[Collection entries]
>>
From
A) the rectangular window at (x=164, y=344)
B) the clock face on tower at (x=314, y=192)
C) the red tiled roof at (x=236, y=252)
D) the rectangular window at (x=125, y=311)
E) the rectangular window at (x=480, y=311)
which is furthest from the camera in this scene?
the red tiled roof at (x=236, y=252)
<<
> _TASK REQUIREMENTS_: Swap "rectangular window" for "arched window" everywhere it occurs in the records above, and leave every other word as it is.

> _ANSWER TO THE TASK_:
From
A) the arched window at (x=164, y=344)
B) the clock face on tower at (x=314, y=192)
C) the red tiled roof at (x=236, y=252)
D) the arched window at (x=125, y=311)
E) the arched window at (x=480, y=311)
which is furthest from the camera in this scene?
the red tiled roof at (x=236, y=252)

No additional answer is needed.